SOURCE INFORMATION
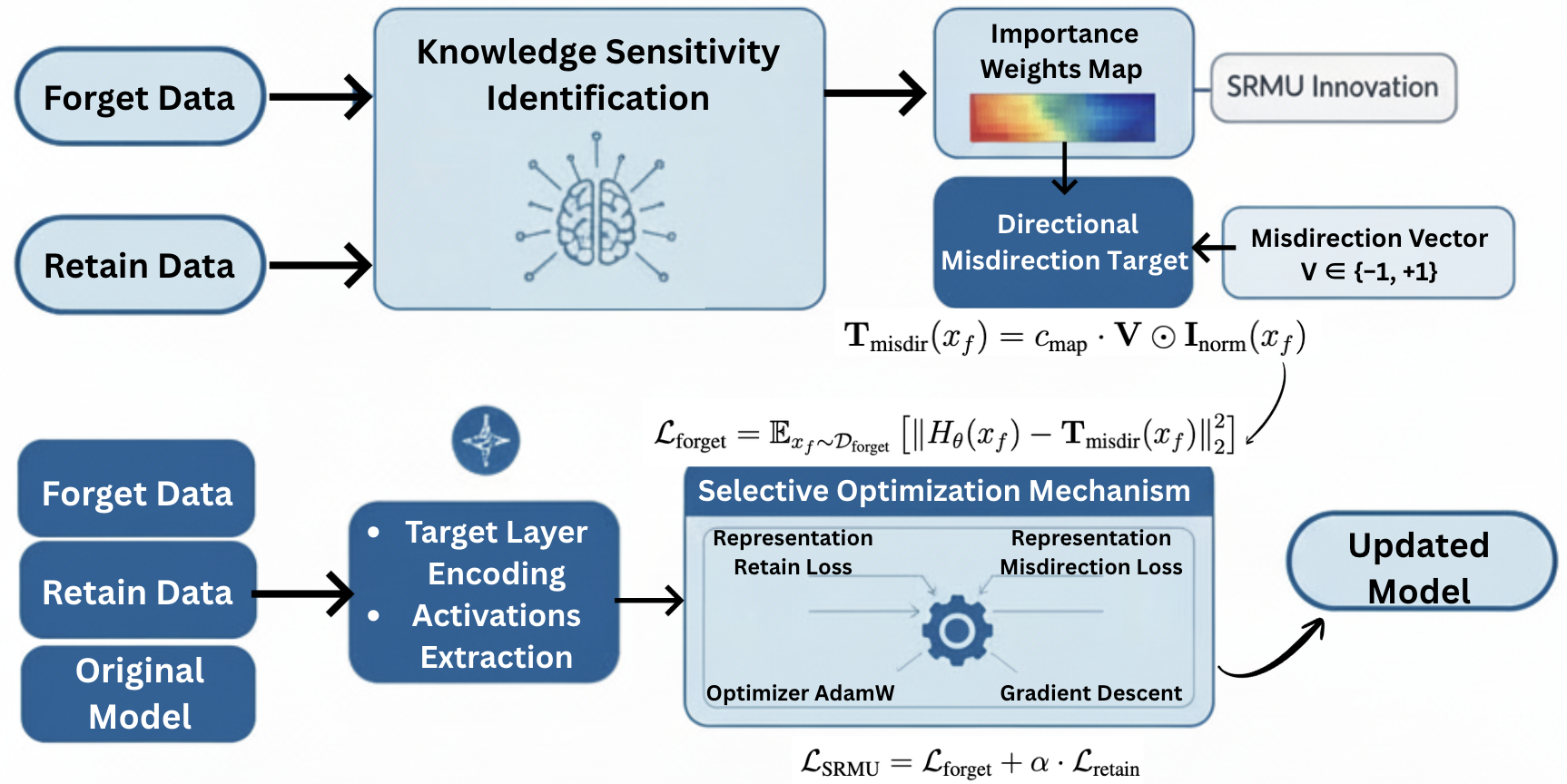 Forget Data

Retain Data

Knowledge Sensitivity Identification

Importance Weights Map

SRMU Innovation

Directional Misdirection Target

Misdirection Vector V ∈ {−1, +1}

$\mathbf{T}_{\text{misdir}}(x_f) = c_{\text{map}} \cdot \mathbf{V} \odot \mathbf{I}_{\text{norm}}(x_f)$

$\mathcal{L}_{\text{forget}} = \mathbb{E}_{x_f \sim \mathcal{D}_{\text{forget}}} \left[ \| H_\theta(x_f) - \mathbf{T}_{\text{misdir}}(x_f) \|_2^2 \right]$

Forget Data

Retain Data

Original Model

• Target Layer Encoding
• Activations Extraction

Selective Optimization Mechanism

Representation Retain Loss

Representation Misdirection Loss

Optimizer AdamW

Gradient Descent

Updated Model

$\mathcal{L}_{\text{SRMU}} = \mathcal{L}_{\text{forget}} + \alpha \cdot \mathcal{L}_{\text{retain}}$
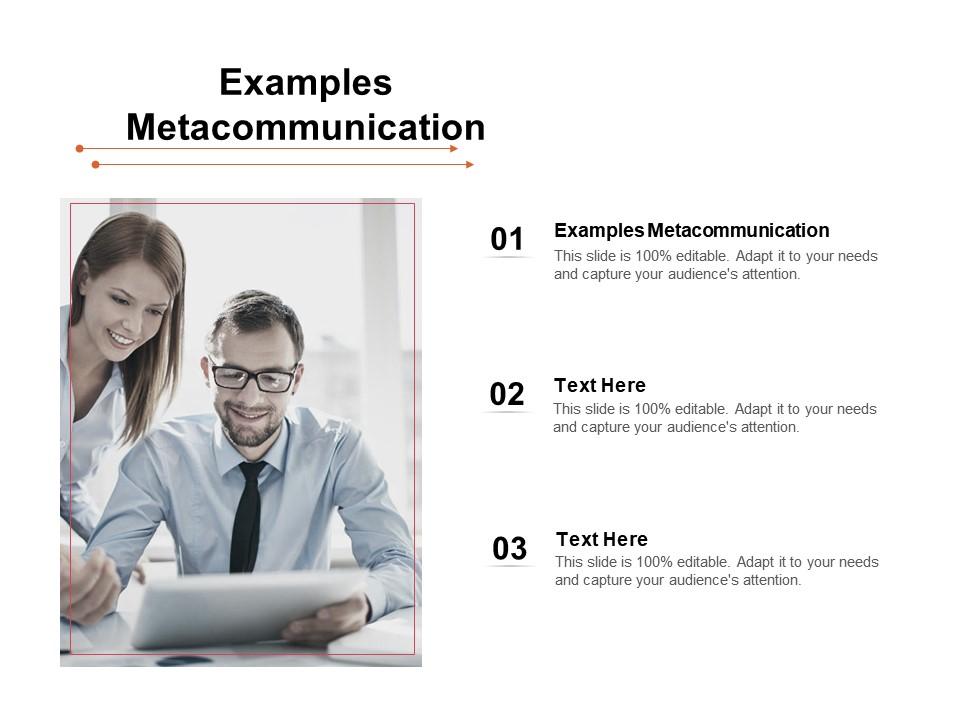 Examples Metacommunication

01

Examples Metacommunication

This slide is 100% editable. Adapt it to your needs and capture your audience's attention.

02

Text Here

This slide is 100% editable. Adapt it to your needs and capture your audience's attention.

03

Text Here

This slide is 100% editable. Adapt it to your needs and capture your audience's attention.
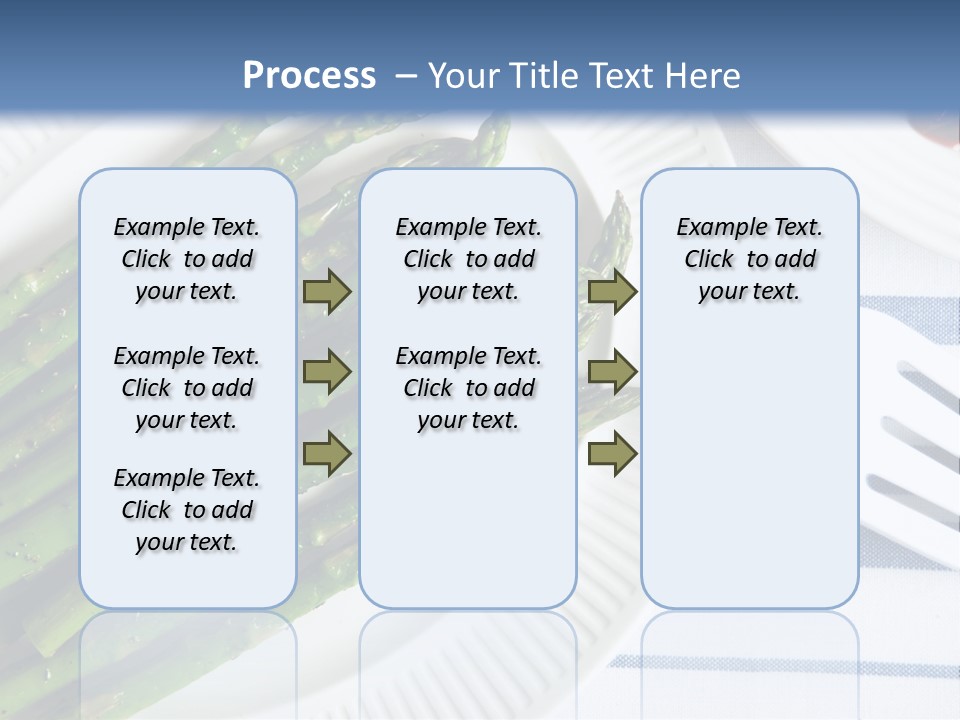 Process – Your Title Text Here

Example Text. Click to add your text.

Example Text. Click to add your text.

Example Text. Click to add your text.

Example Text. Click to add your text.

Example Text. Click to add your text.

Example Text. Click to add your text.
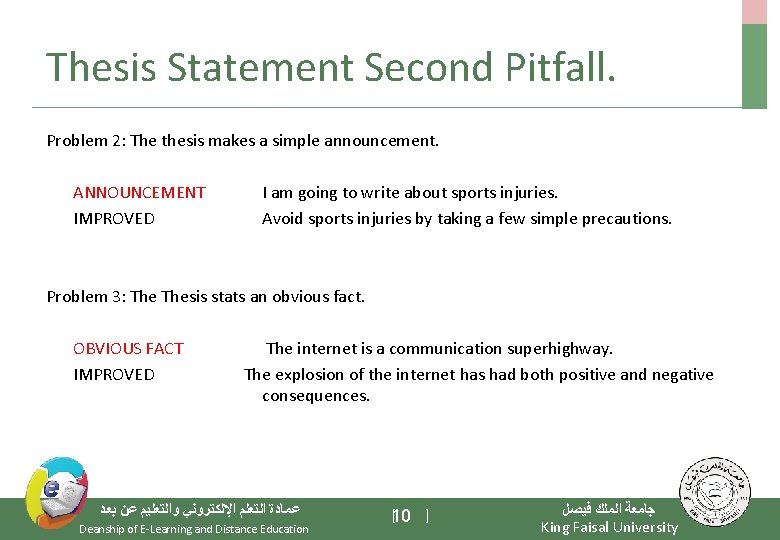 Thesis Statement Second Pitfall.

Problem 2: The thesis makes a simple announcement.

ANNOUNCEMENT I am going to write about sports injuries.
IMPROVED Avoid sports injuries by taking a few simple precautions.

Problem 3: The Thesis stats an obvious fact.

OBVIOUS FACT The internet is a communication superhighway.
IMPROVED The explosion of the internet has had both positive and negative consequences.

عمادة التعلم الإلكتروني والتعليم عن بعد
Deanship of E-Learning and Distance Education

[10 ]

جامعة الملك فيصل
King Faisal University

ABOUT THIS TASK
Everything from the line containing "IMPROVED The explosion" through the last line above should be copied exactly, please, with nothing added.

TASK RESULT
IMPROVED The explosion of the internet has had both positive and negative consequences.

عمادة التعلم الإلكتروني والتعليم عن بعد
Deanship of E-Learning and Distance Education

[10 ]

جامعة الملك فيصل
King Faisal University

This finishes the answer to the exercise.